What we are aiming for when we are creating tests is to have something that we can rely on to catch the mistakes that we will inevitably make.
This means that we need:
Sufficient tests. All important classes should be tested. Classes that aren't tested are classes that could contain bugs.
Test your code as your add it. Waiting until you have completed a feature or module before testing it is not the correct way to work. If you add a method to a class, then don't consider that method to be complete until you have also added a test that tests that method. You don't want to be in the situation where you finally get around to adding the tests, and then discover that they all fail because you have bugs in a bunch of different methods that you wrote a week ago.
Comprehensive tests. The more comprehensive the tests are, the more that we can rely on them to catch our mistakes.

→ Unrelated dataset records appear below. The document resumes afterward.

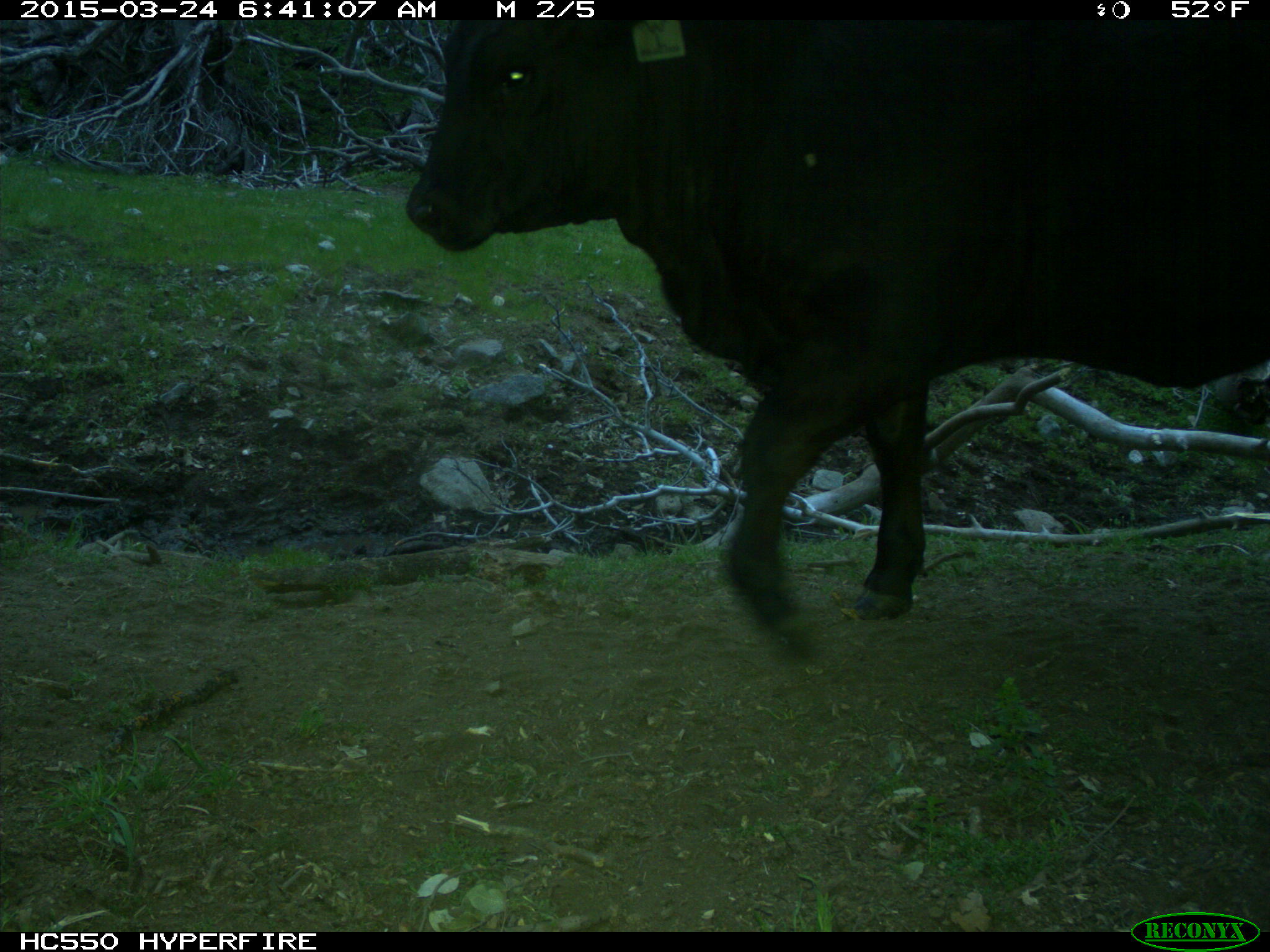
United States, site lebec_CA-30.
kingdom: Animalia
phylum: Chordata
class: Mammalia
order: Artiodactyla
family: Bovidae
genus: Bos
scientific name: Bos taurus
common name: domestic cow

Tests that run quickly. We want to be able to test our code any time we make a change --- that way if a test fails, we know exactly what we did to cause that test to fail. If the tests take a long time to complete then we will only run them once or twice a day which increases the amount of changes that have to be checked to determine which one caused a test to fail.
Tests that work without needing manual configuration changes. If we have to fiddle with something to put the system into "test mode" then we are not going to run the tests as often as we should. The test code itself should configure the system for testing --- we should not need to modify any code or configuration files before running the tests. We will show you how to do this in the next lab, and lab 10.